▶ WHAT IS REQUIRED:
Leaving pictures aside, set down each line exactly, from the first line of the data to the line with "Buitoni Chicken Marsala", both included.

▶ RECORDS SUPPLIED:
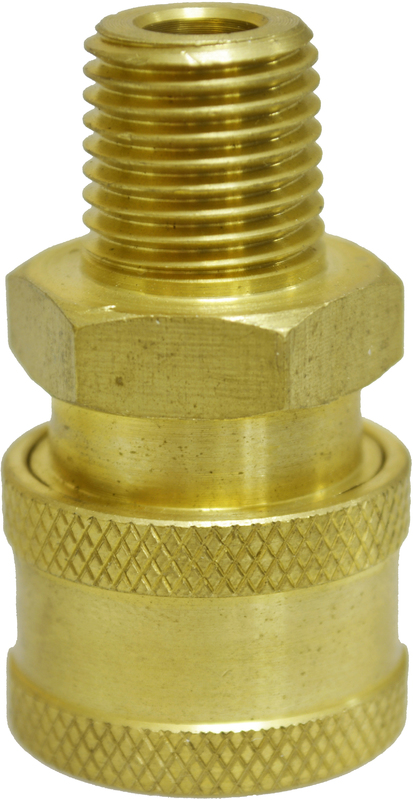 6-7060 1/4 IN. MALE NPT COUPLER
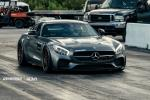 Mercedes-AMG GT S by RENNtech on ADV.1 Wheels 2015 года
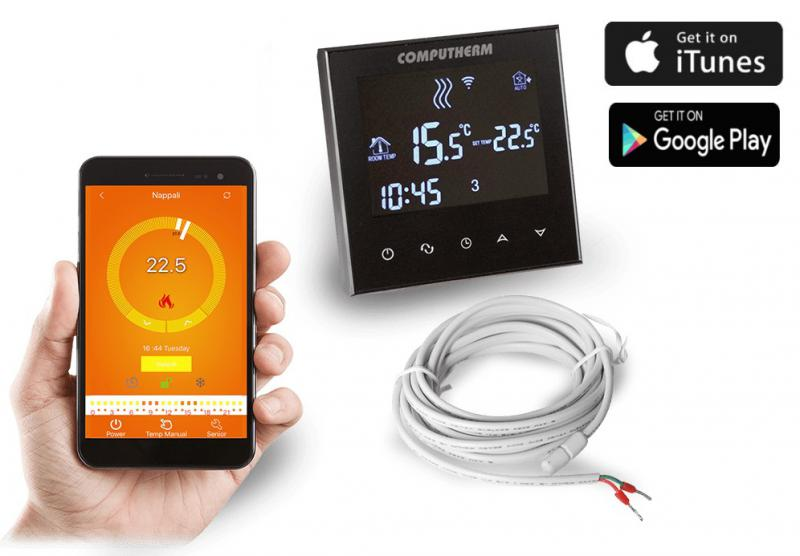 COMPUTHERM E300 Wi-Fi termosztát radiátoros- és padlófűtési rendszerekhez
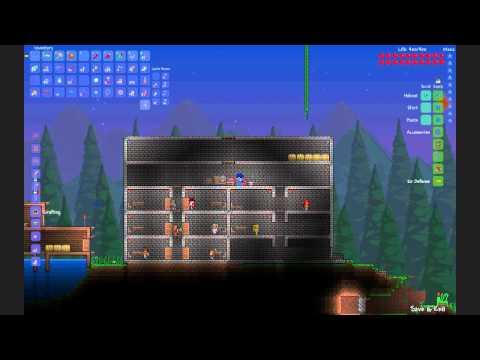Terraria 1.1 - Secret Retractable wall/door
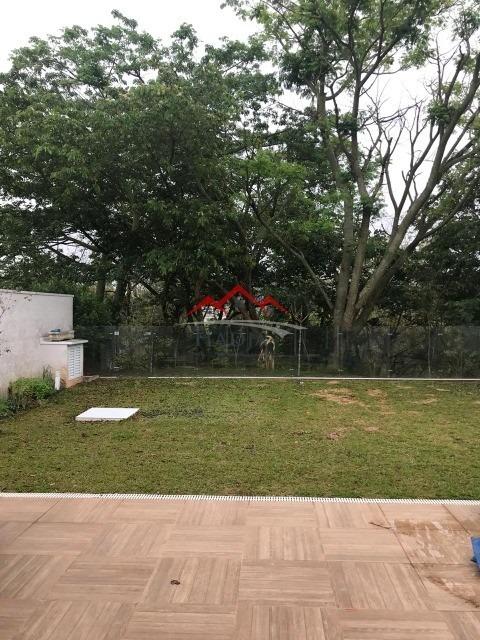 lindíssima casa no condomínio fechado bosque dos jatobás em jundiaí sp - ca00123 - 33977108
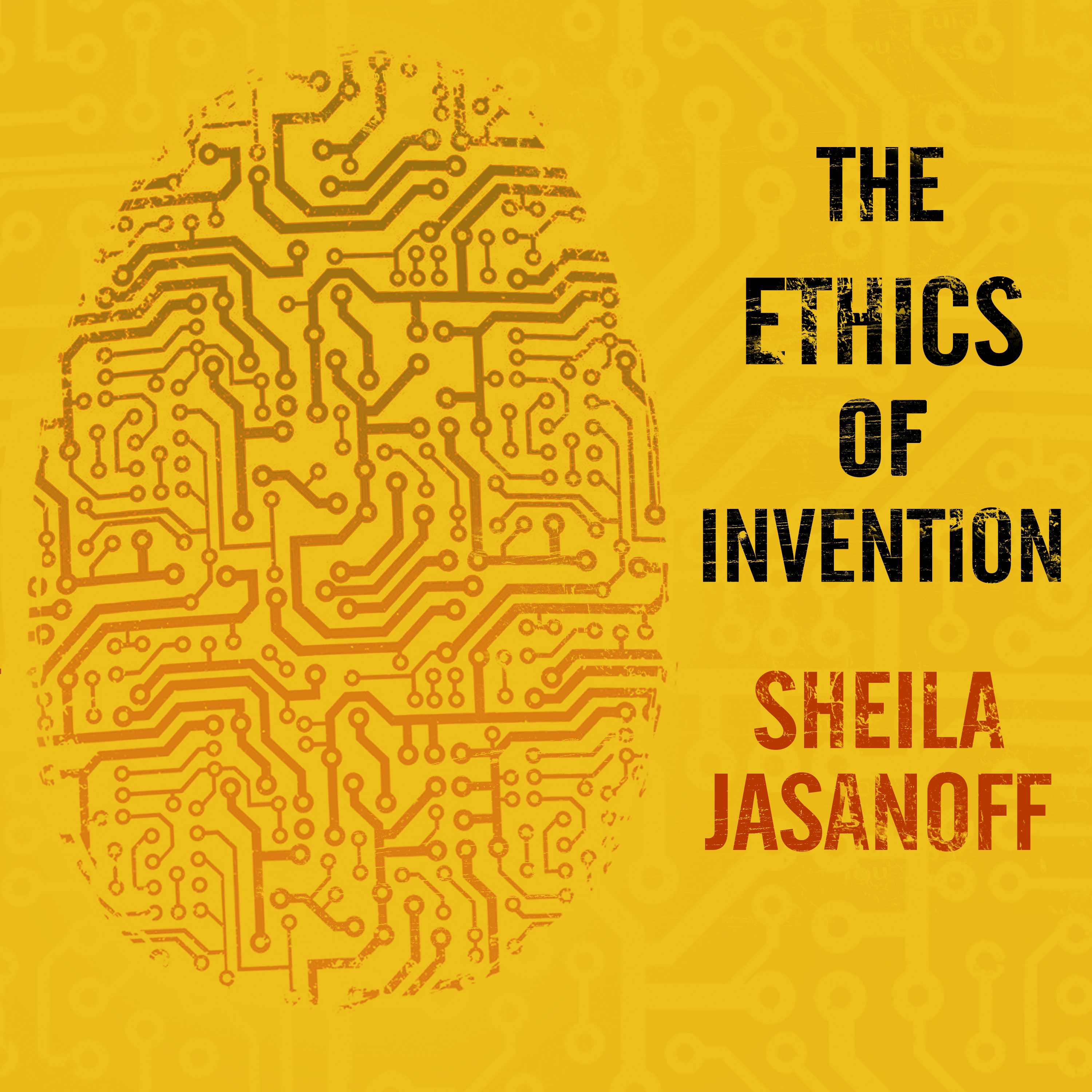 Printable The Ethics of Invention: Technology and the Human Future Audiobook Cover Art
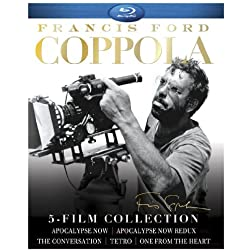 Francis Ford Coppola: 5-Film Collection (Apocalypse Now/Apocalypse Now Redux/One From the Heart/Tetro/The Conversation) [Blu-ray]
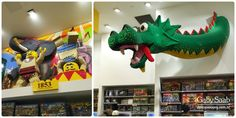 Escultura de lego na Lego Store do Flatiron District.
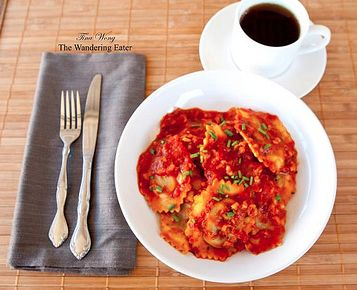 Buitoni Chicken Marsala Ravioli in a Tomato Mushroom Sauce for breakfast? Why not? Courtesy of the Wandering Eater.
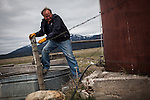 Former Montana Governor Brian Schweitzer climbs over a fence while working on one of his ranches near Ovando, Montana, May 7, 2014.<br /> CREDIT: Max Whittaker/Prime for The Wall Street Journal<br /> BRIAN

▶ RESPONSE TO THE EXERCISE:
 6-7060 1/4 IN. MALE NPT COUPLER
 Mercedes-AMG GT S by RENNtech on ADV.1 Wheels 2015 года
 COMPUTHERM E300 Wi-Fi termosztát radiátoros- és padlófűtési rendszerekhez
Terraria 1.1 - Secret Retractable wall/door
 lindíssima casa no condomínio fechado bosque dos jatobás em jundiaí sp - ca00123 - 33977108
 Printable The Ethics of Invention: Technology and the Human Future Audiobook Cover Art
 Francis Ford Coppola: 5-Film Collection (Apocalypse Now/Apocalypse Now Redux/One From the Heart/Tetro/The Conversation) [Blu-ray]
 Escultura de lego na Lego Store do Flatiron District.
 Buitoni Chicken Marsala Ravioli in a Tomato Mushroom Sauce for breakfast? Why not? Courtesy of the Wandering Eater.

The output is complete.